The mountains surrounding Queenstown have unusual pink and grey hues that come from the conglomerate rocks on the two most adjacent mountains - Mount Lyell and Mount Owen.
   Due to a combination of tree removal for use in the smelters, the smelter fumes (for about 40 years), and the heavy annual rainfall, the erosion of the shallow horizon topsoil back to the harder rock profile contributed to the stark state of the mountains for many decades.
   Typical of the successions that occur in fire affected areas in Western Tasmania, the low shrubbery that has revegetated adjacent to hillside creeks is a very early stage of a long recovery for the ecology of the region.
   Some concern by local residents in the 1980s and since, that the low level succession of plants might affect the stark 'moonscape' appearance of the southern parts of Mount Lyell, and northern Mount Owen. Although there are still large areas incapable of sustaining regrowth due to the acute slopes and lack of soil formation, the rate of vegetation recovery will render the mythologies arising from the appearance as only partial truths in time.
   The Queen River was for most of the history of the Mount Lyell company the recipient of mining effluent and the Queenstown sewage - which then continued into the King River and consequently the Macquarie Harbour.

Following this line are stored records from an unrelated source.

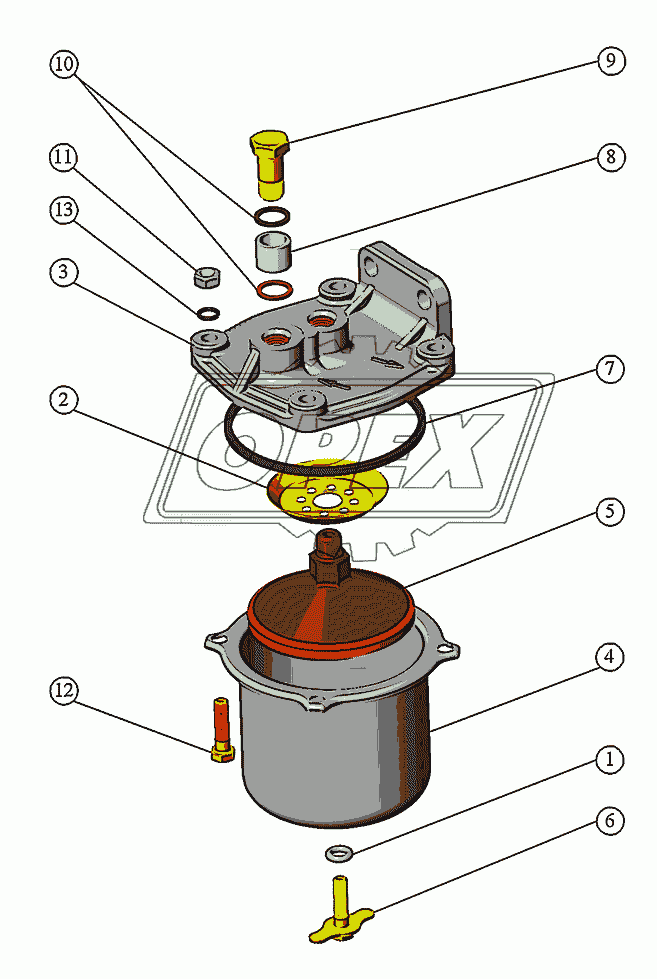 10
9
11
8
13
3
7
2
OPEX
5
4
12
1
6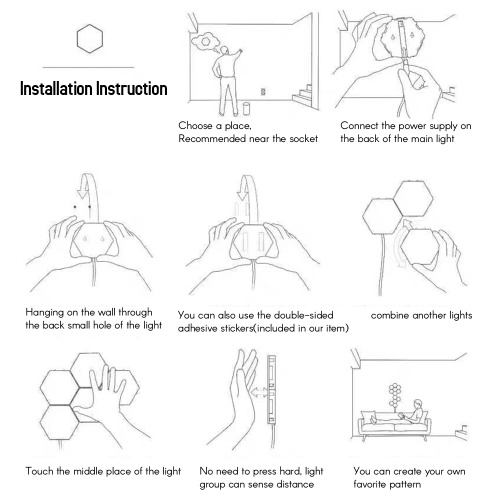 Installation Instruction

Choose a place, Recommended near the socket

Connect the power supply on the back of the main light

Hanging on the wall through the back small hole of the light

You can also use the double-sided adhesive stickers(included in our item)

combine another lights

Touch the middle place of the light

No need to press hard, light group can sense distance

You can create your own favorite pattern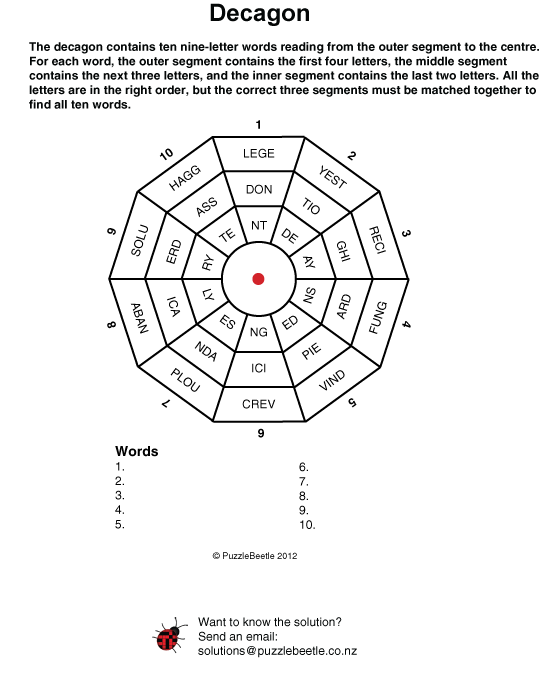 Decagon

The decagon contains ten nine-letter words reading from the outer segment to the centre. For each word, the outer segment contains the first four letters, the middle segment contains the next three letters, and the inner segment contains the last two letters. All the letters are in the right order, but the correct three segments must be matched together to find all ten words.

1
LEGE
DON
NT

2
YEST
TIO
DE

3
RECI
GHI
AY

4
FUNG
ARD
NS

5
VIND
PIE
ED

6
CREV
ICI
NG

7
PLOU
NDA
ES

8
ABAN
ICA
LY

9
SOLU
ERD
RY

10
HAGG
ASS
TE

Words
1.
2.
3.
4.
5.
6.
7.
8.
9.
10.

© PuzzleBeetle 2012

Want to know the solution?
Send an email:
solutions@puzzlebeetle.co.nz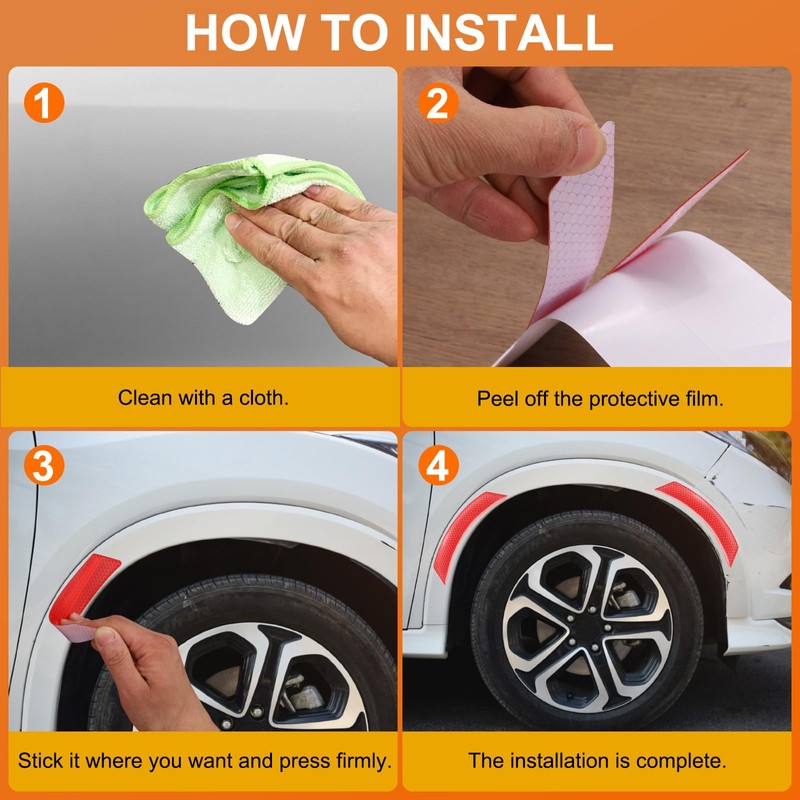 HOW TO INSTALL

1

Clean with a cloth.

2

Peel off the protective film.

3

Stick it where you want and press firmly.

4

The installation is complete.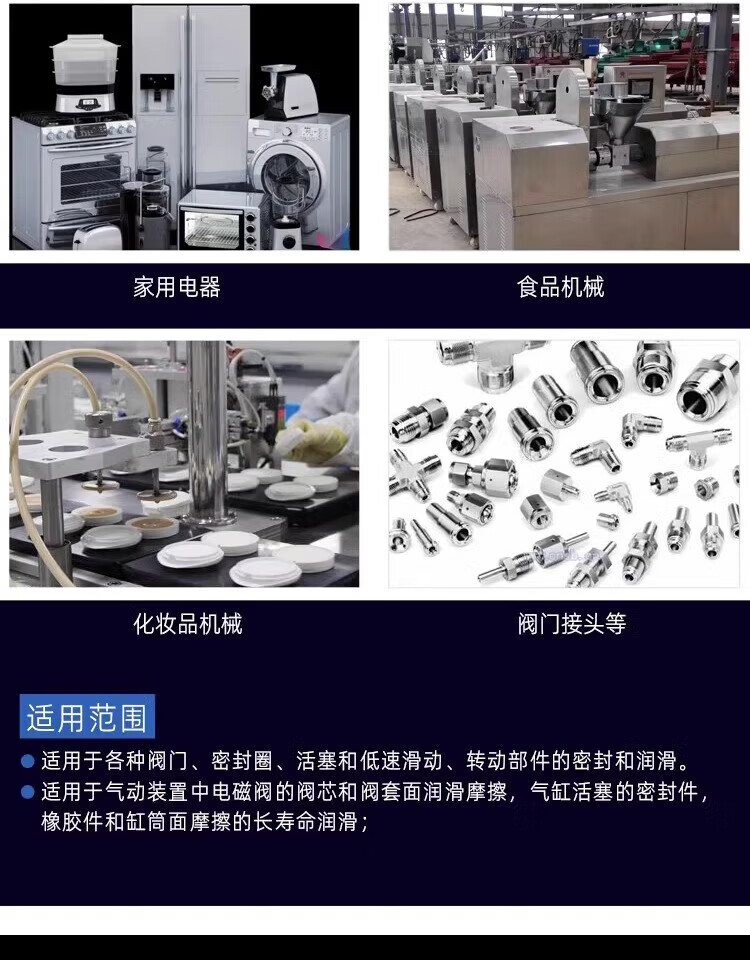 家用电器

食品机械

化妆品机械

阀门接头等

适用范围

● 适用于各种阀门、密封圈、活塞和低速滑动、转动部件的密封和润滑。

● 适用于气动装置中电磁阀的阀芯和阀套面润滑摩擦，气缸活塞的密封件，橡胶件和缸筒面摩擦的长寿命润滑；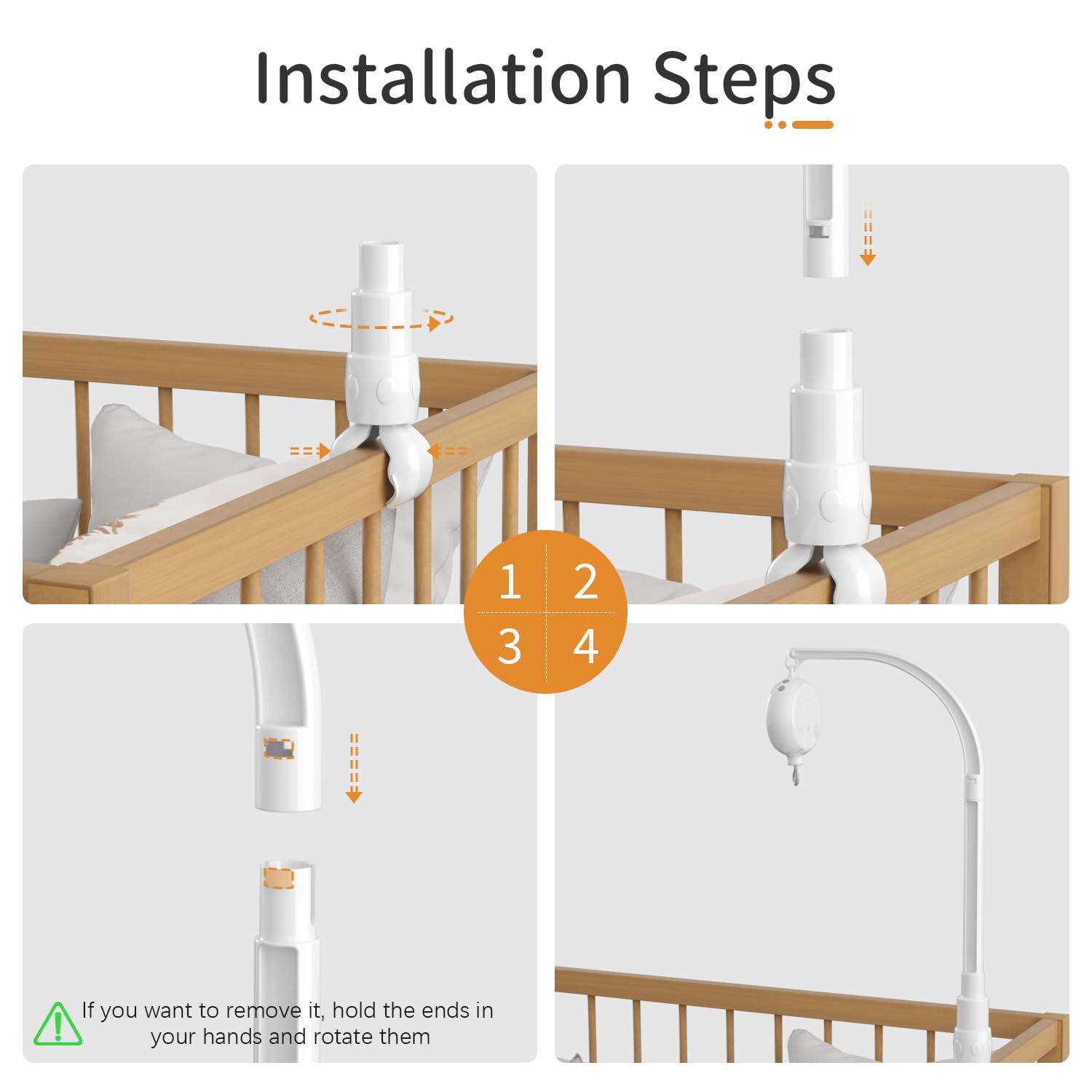 Installation Steps

1 2
3 4

If you want to remove it, hold the ends in your hands and rotate them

   The Mount Lyell Remediation and Research and Demonstration Program scheme has since removed the direct flowing mining waste and local waste from the rivers.

Current conditions

Today, the town and district attracts significant numbers of tourists, on either organised tours or the hire car 'circuit' around Tasmania. Some features continue to fascinate tourists, either the mountains, the slag heap or the gravel football ground. There are significant opportunities to catch glimpses of the towns past at the local museum, and simply by driving up Orr Street, the old main street now with closed pubs and the dominant Post Office tower.
   The mining operation at the original Mount Lyell mine continues, with Copper Mines of Tasmania operating between 1995 and 1999 independently, after which it became part of an Indian company group - and its concentrates are shipped to India for processing.
   Exploration continues within the West Coast region for further economic mineral deposits, and due to the complexity of the geology, there's always the possibility that new mines will open: the Henty Gold Mine is a good example as it commenced operation in the 1990s.
   Queenstown is the terminus of the West Coast Wilderness Railway, which travels southwards alongside the Queen River, and then along the northern slopes of the King River to the port of Strahan in Macquarie Harbour.